TASK TO CARRY OUT
Put every line of the items below into a JSON list of strings, with one string per line and no blank lines.
......
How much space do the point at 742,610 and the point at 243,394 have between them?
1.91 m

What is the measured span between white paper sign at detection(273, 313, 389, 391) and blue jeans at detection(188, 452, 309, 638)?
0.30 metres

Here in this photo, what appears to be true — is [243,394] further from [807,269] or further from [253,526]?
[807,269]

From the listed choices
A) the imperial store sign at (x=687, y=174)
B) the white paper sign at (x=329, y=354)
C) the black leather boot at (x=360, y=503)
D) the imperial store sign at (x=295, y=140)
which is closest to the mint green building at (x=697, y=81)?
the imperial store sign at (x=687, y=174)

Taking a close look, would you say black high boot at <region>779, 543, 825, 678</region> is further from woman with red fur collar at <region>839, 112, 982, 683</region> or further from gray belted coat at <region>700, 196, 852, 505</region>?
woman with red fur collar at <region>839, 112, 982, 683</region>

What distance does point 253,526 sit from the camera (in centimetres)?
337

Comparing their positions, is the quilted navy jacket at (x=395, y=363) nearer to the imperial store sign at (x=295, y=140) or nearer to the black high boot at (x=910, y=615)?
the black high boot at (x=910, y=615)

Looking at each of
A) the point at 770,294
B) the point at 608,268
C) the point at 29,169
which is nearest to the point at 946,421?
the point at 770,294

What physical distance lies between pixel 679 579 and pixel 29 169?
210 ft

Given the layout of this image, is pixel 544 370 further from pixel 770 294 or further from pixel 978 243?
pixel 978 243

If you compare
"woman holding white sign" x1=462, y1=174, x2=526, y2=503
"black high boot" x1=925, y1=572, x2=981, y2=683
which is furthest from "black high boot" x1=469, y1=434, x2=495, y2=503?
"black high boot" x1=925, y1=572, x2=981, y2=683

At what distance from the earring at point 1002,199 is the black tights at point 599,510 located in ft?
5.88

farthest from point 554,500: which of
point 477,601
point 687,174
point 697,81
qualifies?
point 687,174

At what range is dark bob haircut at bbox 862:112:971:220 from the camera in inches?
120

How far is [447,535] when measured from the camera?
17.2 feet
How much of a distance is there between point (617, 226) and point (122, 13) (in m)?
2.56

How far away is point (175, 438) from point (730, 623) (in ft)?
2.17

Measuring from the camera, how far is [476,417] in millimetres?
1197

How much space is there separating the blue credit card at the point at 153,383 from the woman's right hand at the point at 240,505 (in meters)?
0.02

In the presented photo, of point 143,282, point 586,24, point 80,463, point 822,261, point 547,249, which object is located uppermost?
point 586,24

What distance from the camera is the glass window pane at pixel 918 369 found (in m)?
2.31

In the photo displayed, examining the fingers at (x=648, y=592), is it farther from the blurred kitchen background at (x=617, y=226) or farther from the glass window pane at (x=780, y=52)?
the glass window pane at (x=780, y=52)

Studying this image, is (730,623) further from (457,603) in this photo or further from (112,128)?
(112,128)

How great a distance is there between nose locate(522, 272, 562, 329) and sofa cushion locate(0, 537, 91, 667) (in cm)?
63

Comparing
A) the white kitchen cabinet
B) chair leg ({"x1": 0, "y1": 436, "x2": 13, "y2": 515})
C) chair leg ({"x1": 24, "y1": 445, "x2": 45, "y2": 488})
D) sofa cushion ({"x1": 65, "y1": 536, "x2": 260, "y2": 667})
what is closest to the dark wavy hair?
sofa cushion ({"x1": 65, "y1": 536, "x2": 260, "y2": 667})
......
WRITTEN ANSWER
[
  "How much space do the point at 742,610 and the point at 243,394 have between them?",
  "1.91 m",
  "What is the measured span between white paper sign at detection(273, 313, 389, 391) and blue jeans at detection(188, 452, 309, 638)?",
  "0.30 metres",
  "Here in this photo, what appears to be true — is [243,394] further from [807,269] or further from [253,526]?",
  "[807,269]",
  "From the listed choices",
  "A) the imperial store sign at (x=687, y=174)",
  "B) the white paper sign at (x=329, y=354)",
  "C) the black leather boot at (x=360, y=503)",
  "D) the imperial store sign at (x=295, y=140)",
  "which is closest to the mint green building at (x=697, y=81)?",
  "the imperial store sign at (x=687, y=174)",
  "Taking a close look, would you say black high boot at <region>779, 543, 825, 678</region> is further from woman with red fur collar at <region>839, 112, 982, 683</region> or further from gray belted coat at <region>700, 196, 852, 505</region>?",
  "woman with red fur collar at <region>839, 112, 982, 683</region>",
  "What distance does point 253,526 sit from the camera (in centimetres)?",
  "337",
  "Comparing their positions, is the quilted navy jacket at (x=395, y=363) nearer to the imperial store sign at (x=295, y=140) or nearer to the black high boot at (x=910, y=615)?",
  "the black high boot at (x=910, y=615)",
  "Looking at each of",
  "A) the point at 770,294",
  "B) the point at 608,268",
  "C) the point at 29,169",
  "which is nearest to the point at 946,421?",
  "the point at 770,294",
  "What physical distance lies between pixel 679 579 and pixel 29 169?",
  "210 ft",
  "Given the layout of this image, is pixel 544 370 further from pixel 770 294 or further from pixel 978 243?",
  "pixel 978 243",
  "If you compare",
  "\"woman holding white sign\" x1=462, y1=174, x2=526, y2=503",
  "\"black high boot\" x1=925, y1=572, x2=981, y2=683",
  "which is furthest from \"black high boot\" x1=469, y1=434, x2=495, y2=503?",
  "\"black high boot\" x1=925, y1=572, x2=981, y2=683",
  "At what distance from the earring at point 1002,199 is the black tights at point 599,510 located in ft?",
  "5.88",
  "farthest from point 554,500: which of",
  "point 477,601",
  "point 687,174",
  "point 697,81",
  "qualifies?",
  "point 687,174",
  "At what range is dark bob haircut at bbox 862:112:971:220 from the camera in inches?",
  "120",
  "How far is [447,535] when measured from the camera?",
  "17.2 feet",
  "How much of a distance is there between point (617, 226) and point (122, 13) (in m)?",
  "2.56",
  "How far away is point (175, 438) from point (730, 623) (in ft)?",
  "2.17",
  "Measuring from the camera, how far is [476,417] in millimetres?",
  "1197",
  "How much space is there separating the blue credit card at the point at 153,383 from the woman's right hand at the point at 240,505 (in meters)?",
  "0.02",
  "In the presented photo, of point 143,282, point 586,24, point 80,463, point 822,261, point 547,249, which object is located uppermost?",
  "point 586,24",
  "What distance from the camera is the glass window pane at pixel 918 369 found (in m)?",
  "2.31",
  "In the photo displayed, examining the fingers at (x=648, y=592), is it farther from the blurred kitchen background at (x=617, y=226) or farther from the glass window pane at (x=780, y=52)?",
  "the glass window pane at (x=780, y=52)",
  "Studying this image, is (730,623) further from (457,603) in this photo or further from (112,128)?",
  "(112,128)",
  "How great a distance is there between nose locate(522, 272, 562, 329) and sofa cushion locate(0, 537, 91, 667) (in cm)?",
  "63",
  "Comparing",
  "A) the white kitchen cabinet",
  "B) chair leg ({\"x1\": 0, \"y1\": 436, \"x2\": 13, \"y2\": 515})",
  "C) chair leg ({\"x1\": 24, \"y1\": 445, \"x2\": 45, \"y2\": 488})",
  "D) sofa cushion ({\"x1\": 65, \"y1\": 536, \"x2\": 260, \"y2\": 667})",
  "what is closest to the dark wavy hair?",
  "sofa cushion ({\"x1\": 65, \"y1\": 536, \"x2\": 260, \"y2\": 667})"
]